Finn, tanrı vergisi nefis mi nefis güzelliği ve saçı olan Scott, hemşire olmayı kutsal niyetlerinden ötürü seçmiş değildi. Ama daha önce babannesinden çokça duyduğu üzre hayatta açtığımız her kapı bize bir şey getirirdi ve Finn de bu şifacı hayatıyla girdiği kapıdan anca kutsal amaçlara yaraşacak mükemmellikte bir şey bulmuştu: Renly Rennels. Finn tesadüfleri severdi. Planlarıyla yaşayan biri de değildi üstelik, tesadüflerin ona getirdiklerini kabul edip de devam ederdi yoluna o. İster isteyerek ulaşılsın, ister yolun kenarından ekstradan çıkıversin, eşantiyon mutluluklar karşımıza çıkardı, en çok da tesadüflerden; Finn de aşkla değil belki fakat sevdiği mesleğinin ona getirdiği hastayla karşılaşmasından dolayı kendini nasıl şanslı sayıyordu anlatamazdık. İnanır mıydınız bu mesleki tesadüf ona mesleğini her zamankinden daha fazla sevdirebilirdi bile. Şimdi eğri oturup doğru konuşsun, dünya güzel insanlarla doluydu -mesela kendisi- ama Renly o yattığı yerden nası başarmışsa aferim ona, diğer güzel insanlardan birkaç adım öne geçebilmişti. Bu da herkese nasip olmayan bir özellikti doğrusu. Tabii daha henüz o kadar ileriye gitmemelerinden ötürü -yazıklar olsun ki rp yazamıyorduk- Finn bunun çok da farkında değildi gel gör ki özetlerin noktası olsun: vaziyet böyleydi ve öyle bir olacaktı ki...

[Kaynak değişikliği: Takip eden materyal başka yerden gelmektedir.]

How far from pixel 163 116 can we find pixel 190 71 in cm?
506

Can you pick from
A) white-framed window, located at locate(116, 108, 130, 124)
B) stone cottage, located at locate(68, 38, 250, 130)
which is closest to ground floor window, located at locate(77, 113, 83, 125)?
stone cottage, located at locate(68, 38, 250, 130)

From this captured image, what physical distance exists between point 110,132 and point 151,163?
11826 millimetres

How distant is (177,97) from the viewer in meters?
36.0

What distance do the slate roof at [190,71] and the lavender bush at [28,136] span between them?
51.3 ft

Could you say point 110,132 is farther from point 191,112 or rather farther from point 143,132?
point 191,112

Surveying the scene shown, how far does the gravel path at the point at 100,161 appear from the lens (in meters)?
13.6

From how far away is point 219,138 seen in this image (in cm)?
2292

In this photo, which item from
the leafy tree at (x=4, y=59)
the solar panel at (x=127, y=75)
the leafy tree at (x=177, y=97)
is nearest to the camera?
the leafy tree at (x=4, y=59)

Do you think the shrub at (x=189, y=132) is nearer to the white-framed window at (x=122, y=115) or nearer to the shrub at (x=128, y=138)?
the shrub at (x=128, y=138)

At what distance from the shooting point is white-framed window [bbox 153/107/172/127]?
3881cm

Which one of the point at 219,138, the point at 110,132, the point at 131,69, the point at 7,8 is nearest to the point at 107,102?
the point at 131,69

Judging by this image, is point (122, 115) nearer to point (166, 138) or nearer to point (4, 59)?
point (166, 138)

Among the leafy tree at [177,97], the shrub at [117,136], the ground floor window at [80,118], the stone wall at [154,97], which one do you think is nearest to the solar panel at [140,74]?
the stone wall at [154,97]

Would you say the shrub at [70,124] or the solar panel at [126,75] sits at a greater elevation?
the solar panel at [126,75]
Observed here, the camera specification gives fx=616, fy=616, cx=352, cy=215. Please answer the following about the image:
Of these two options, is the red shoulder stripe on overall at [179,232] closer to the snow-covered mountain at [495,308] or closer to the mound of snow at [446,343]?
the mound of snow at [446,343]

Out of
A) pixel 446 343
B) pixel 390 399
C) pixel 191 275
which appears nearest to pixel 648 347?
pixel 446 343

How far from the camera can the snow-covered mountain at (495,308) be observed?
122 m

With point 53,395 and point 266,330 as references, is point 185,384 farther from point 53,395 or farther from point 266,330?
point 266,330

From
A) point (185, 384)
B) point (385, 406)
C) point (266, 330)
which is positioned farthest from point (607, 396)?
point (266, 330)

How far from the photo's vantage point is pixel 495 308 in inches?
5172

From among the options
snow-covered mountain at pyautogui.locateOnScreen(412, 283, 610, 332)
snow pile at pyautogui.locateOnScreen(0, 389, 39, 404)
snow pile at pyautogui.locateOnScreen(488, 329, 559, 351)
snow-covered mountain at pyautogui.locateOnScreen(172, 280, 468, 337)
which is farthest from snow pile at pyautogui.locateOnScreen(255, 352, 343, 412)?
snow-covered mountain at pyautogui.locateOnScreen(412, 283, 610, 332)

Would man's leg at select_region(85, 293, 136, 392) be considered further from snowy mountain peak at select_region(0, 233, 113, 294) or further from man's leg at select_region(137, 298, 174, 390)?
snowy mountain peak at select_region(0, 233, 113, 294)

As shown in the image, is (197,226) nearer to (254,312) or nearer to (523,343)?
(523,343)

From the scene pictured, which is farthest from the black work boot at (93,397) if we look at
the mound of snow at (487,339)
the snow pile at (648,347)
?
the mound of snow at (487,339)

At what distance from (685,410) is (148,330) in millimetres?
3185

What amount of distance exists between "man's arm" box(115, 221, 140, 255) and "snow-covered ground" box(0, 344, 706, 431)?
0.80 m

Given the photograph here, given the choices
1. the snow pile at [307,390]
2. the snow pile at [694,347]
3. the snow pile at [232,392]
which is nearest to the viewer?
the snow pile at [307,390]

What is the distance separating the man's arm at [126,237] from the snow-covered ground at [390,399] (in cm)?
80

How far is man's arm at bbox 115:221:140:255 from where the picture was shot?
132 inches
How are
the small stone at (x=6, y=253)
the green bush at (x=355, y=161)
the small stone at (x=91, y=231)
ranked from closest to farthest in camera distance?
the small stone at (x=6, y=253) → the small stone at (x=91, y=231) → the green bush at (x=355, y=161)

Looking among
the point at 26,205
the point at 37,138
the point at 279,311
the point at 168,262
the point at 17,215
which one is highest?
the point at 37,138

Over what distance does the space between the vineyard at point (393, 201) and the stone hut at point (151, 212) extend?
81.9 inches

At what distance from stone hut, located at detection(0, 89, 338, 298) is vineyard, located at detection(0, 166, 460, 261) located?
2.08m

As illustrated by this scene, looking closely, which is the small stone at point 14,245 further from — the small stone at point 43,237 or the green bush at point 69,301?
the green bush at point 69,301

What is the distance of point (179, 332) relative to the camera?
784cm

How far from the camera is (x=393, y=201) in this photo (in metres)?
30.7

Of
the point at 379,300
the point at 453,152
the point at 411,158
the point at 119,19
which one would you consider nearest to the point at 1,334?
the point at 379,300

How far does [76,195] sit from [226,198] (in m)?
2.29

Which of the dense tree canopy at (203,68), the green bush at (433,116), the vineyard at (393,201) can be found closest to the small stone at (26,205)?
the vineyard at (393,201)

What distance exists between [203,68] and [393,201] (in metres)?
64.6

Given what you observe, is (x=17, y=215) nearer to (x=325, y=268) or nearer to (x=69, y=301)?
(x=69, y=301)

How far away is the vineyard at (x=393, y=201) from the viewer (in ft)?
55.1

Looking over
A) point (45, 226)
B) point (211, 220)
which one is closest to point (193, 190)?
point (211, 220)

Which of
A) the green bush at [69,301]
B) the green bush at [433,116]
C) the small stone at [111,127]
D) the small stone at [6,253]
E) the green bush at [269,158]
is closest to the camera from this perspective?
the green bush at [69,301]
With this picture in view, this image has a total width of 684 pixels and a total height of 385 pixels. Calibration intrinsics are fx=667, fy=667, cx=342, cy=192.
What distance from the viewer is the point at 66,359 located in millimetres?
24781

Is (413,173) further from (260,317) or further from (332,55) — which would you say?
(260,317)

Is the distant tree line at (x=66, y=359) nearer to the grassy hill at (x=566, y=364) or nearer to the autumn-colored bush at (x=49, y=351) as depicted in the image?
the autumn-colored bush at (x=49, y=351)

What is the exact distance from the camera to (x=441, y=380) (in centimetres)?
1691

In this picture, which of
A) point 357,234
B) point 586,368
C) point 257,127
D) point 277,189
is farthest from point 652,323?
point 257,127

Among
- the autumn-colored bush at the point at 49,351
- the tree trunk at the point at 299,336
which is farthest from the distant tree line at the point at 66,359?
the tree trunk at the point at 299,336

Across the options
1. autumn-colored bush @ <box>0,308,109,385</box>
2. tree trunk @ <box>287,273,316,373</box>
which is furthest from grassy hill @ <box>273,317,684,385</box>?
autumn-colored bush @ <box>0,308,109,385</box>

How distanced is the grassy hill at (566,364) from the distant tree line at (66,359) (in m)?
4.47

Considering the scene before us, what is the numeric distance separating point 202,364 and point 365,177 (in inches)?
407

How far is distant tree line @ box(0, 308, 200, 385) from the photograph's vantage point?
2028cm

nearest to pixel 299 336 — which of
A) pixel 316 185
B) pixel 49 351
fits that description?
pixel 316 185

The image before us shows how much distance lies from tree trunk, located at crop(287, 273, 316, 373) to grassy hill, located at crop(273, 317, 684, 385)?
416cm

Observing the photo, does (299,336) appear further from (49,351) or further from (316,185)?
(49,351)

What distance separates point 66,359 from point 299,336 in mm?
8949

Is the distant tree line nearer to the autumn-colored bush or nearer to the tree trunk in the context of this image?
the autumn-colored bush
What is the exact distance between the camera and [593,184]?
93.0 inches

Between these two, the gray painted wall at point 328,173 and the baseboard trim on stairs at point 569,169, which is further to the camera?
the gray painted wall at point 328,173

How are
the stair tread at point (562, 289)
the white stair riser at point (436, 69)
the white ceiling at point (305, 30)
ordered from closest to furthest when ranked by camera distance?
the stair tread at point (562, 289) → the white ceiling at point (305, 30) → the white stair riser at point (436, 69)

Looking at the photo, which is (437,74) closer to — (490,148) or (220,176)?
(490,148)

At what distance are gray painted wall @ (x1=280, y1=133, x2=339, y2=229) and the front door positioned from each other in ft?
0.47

Seherbaz, güzel yüzlü Renly'nin odasından işaret geldiği sırada Finn diğer kızlarla beraber odada oturup muhakkak dedikodumsu bir şey konuşuyordular. İşaret ile aynı anda hepsinin başı kalktı ve Finn, işareti alınca anında kaplana dönüşen altını çizerek diyorduk diğerlerinden daha güzel saçlı şifacı (lütfen, yarışın başında birkaç adım geriden başlamışlardı daha ne diye üsteliyorlardı ki? Kaybedeceğin bu kadar açıksa çekilecektin kardeşim) gözlerini kısarak doğruldu oturduğu yerden. Herkesin kapıya, Renly'nin odasına doğru giden koridora bakması iki saniye tutmuştu sadece. Hemen ardındansa cinsiyet farketmeksizin, önünde hangi obje durmuş umursamadan kapıya atılındı, birkaç gündür her bu işaret ötüşünde olduğu gibi Renly'nin odasına kadar sürecek yarış başladı. Yarış diyorduk ama siz bilmezdiniz: yarış dediğimiz şey tırmalamalı dövmeli tükürmeli çirkinleşmeli adeta bir hunger gamesde cornucopia'ya koşarcasına sürecek küçük çaplı doğal seleksiyon koşusuydu. Güçlü olan Renly'e dokunmalı tedavi seansını kazanıyordu ve yo, Finn'in kaybetmeye hiç niyeti yoktu. Mevzu bahis Winona'nın favori hemşiresiyse elbette ki kaybetmeyecekti de. Kazanma derslerini birinci elden Winona vermişti, aksini düşünürseniz destur çekip ceza olarak nefesinizi tutacaktınız.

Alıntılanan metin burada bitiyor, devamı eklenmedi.